Santé publique France et l’Anses lancent une vaste enquête pour mesurer l’exposition des habitants aux pesticides. Plus de 3.000 personnes vont être suivies dans six régions viticoles dont l’Occitanie, premier vignoble du monde. L'enquête PestiRiv est unique en son genre et livrera son verdict en 2024.
C’est une enquête réclamée depuis longtemps par les associations et les habitants qui vivent à proximité des vignobles. Pour la première fois, les autorités sanitaires vont se pencher à grande échelle sur la question des pesticides et leur impact sur la santé des riverains.
Depuis ce mardi 19 octobre, l’opération PestiRiv est lancée. Des mesures vont être réalisées auprès de 3.350 personnes tirées au sort dans 6 régions, dont l’Occitanie. L’Occitanie est la première région viticole de France avec près de 230.000 hectares côté Languedoc-Roussillon. Mais elle fait partie des mauvais élèves en matière de pesticides, comme le montre la carte de l'association Générations Futures en 2019 avec l'Hérault, l'Aude et le Gard parmi les plus gros consommateurs.
4e département plus gros consommateur de France de pesticides, le Gard, 5e l'Hérault et 9e l'Aude. Record pour la Gironde et la Marne.
Cheveux, urine, alimentation, air intérieur analysés
L’étude va comparer les résultats dans les zones viticoles et non viticoles. L’urine et les cheveux des participants, adultes et enfants, seront analysés. Ainsi que leurs conditions de vie et d’alimentation pour tenir compte de tous les paramètres.

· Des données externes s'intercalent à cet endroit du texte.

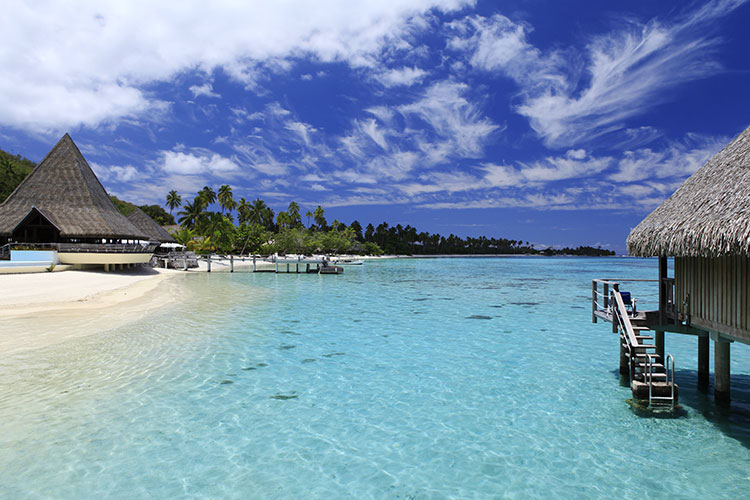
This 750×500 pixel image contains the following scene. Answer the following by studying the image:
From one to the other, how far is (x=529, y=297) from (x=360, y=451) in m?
22.3

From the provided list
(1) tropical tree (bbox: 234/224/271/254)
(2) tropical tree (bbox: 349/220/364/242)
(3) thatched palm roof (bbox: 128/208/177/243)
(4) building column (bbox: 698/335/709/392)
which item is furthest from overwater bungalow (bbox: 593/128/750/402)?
(2) tropical tree (bbox: 349/220/364/242)

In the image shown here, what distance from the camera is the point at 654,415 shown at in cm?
Result: 688

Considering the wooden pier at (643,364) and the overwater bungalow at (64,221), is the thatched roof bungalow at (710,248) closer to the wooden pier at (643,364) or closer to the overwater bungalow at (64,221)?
the wooden pier at (643,364)

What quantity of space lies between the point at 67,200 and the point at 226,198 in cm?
5515

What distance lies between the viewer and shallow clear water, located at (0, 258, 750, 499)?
5.02 meters

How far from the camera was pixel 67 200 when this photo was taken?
32938 mm

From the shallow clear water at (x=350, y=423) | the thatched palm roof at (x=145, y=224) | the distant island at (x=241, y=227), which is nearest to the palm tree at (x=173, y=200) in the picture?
the distant island at (x=241, y=227)

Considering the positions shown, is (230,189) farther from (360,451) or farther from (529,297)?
(360,451)

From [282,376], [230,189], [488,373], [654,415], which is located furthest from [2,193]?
[654,415]

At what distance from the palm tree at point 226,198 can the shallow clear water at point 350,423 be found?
259ft

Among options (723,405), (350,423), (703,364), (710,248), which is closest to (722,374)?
(723,405)

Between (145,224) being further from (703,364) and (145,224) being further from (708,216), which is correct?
(708,216)

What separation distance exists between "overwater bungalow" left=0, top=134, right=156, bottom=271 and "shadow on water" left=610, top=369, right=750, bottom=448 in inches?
1266

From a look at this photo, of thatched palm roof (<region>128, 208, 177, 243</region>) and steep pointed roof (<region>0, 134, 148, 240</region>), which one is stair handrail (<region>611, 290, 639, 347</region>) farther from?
thatched palm roof (<region>128, 208, 177, 243</region>)
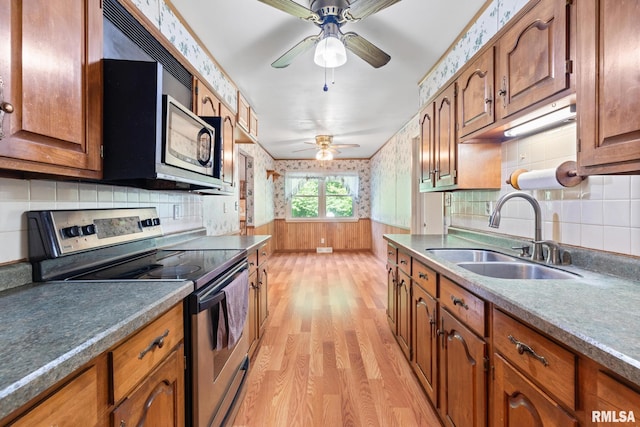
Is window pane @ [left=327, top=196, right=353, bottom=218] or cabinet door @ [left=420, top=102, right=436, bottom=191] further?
window pane @ [left=327, top=196, right=353, bottom=218]

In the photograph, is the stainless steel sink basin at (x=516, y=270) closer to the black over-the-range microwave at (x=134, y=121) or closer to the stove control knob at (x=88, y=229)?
the black over-the-range microwave at (x=134, y=121)

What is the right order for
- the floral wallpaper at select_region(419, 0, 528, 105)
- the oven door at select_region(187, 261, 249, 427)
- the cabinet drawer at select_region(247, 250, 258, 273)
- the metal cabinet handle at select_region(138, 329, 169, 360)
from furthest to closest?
the cabinet drawer at select_region(247, 250, 258, 273) → the floral wallpaper at select_region(419, 0, 528, 105) → the oven door at select_region(187, 261, 249, 427) → the metal cabinet handle at select_region(138, 329, 169, 360)

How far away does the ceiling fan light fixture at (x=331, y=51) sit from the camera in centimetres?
166

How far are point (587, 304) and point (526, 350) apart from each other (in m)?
0.22

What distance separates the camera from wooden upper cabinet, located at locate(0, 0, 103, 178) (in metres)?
0.79

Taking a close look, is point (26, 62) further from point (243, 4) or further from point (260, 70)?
point (260, 70)

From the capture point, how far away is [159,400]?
91cm

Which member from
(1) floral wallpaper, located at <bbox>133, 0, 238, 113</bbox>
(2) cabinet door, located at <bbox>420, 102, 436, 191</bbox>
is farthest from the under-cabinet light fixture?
(1) floral wallpaper, located at <bbox>133, 0, 238, 113</bbox>

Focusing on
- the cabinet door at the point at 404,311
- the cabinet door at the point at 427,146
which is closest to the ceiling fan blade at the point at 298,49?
the cabinet door at the point at 427,146

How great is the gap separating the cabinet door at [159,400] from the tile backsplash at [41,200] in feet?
2.24

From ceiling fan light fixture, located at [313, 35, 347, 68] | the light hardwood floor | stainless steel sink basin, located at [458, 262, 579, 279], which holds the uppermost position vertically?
ceiling fan light fixture, located at [313, 35, 347, 68]

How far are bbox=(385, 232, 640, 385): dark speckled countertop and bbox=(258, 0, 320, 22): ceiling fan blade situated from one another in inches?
59.6

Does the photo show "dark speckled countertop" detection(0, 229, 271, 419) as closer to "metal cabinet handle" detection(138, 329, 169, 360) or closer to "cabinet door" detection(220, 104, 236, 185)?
"metal cabinet handle" detection(138, 329, 169, 360)

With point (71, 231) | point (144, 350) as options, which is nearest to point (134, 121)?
point (71, 231)
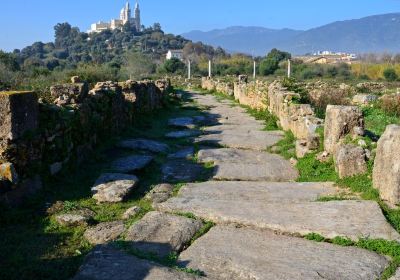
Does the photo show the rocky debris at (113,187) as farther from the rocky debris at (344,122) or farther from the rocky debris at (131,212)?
the rocky debris at (344,122)

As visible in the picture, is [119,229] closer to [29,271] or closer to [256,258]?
[29,271]

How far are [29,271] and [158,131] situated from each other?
7500mm

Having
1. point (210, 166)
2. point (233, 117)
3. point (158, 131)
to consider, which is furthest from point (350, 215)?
point (233, 117)

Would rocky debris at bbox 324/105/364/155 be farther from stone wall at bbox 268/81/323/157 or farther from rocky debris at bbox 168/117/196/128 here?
rocky debris at bbox 168/117/196/128

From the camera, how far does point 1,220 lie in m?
4.95

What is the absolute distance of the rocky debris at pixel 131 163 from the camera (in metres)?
7.04

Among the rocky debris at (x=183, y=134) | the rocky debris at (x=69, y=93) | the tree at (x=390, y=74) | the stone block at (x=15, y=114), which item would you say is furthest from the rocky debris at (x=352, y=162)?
the tree at (x=390, y=74)

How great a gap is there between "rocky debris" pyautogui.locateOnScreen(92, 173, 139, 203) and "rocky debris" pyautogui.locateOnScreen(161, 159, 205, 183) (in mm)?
709

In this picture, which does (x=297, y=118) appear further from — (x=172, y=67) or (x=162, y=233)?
(x=172, y=67)

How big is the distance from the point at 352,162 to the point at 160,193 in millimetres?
2448

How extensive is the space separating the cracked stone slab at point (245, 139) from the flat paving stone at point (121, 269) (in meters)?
5.42

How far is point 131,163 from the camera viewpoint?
7.32 metres

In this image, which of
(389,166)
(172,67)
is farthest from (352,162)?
(172,67)

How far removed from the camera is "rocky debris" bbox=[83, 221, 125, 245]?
4.58m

«C’est bien, c’est une bonne nouvelle» se réjouit Claudie Hénin, relais dans l’Aude de l’association Générations Futures (association mobilisée depuis 25 ans contre les substances chimiques, en particulier les pesticides). «Jusqu’ici, ce type d’études était menée par des organismes indépendants, des associations, ajoute Chloé Ochoa, membre aussi de l’association. En octobre 2019, nous avons participé à l’opération des "pisseurs volontaires" contre le glyphosate. Nous avons été surpris par les résultats alors que nous faisons attention à ce que nous mangeons et buvons. » Mais cette action citoyenne avait fait l’objet de nombreuses polémiques.
Une enquête pilotée par les autorités sanitaires
Cette fois, l’enquête émane de l’Etat. Et sera encadrée par les scientifiques, avec des participants anonymes.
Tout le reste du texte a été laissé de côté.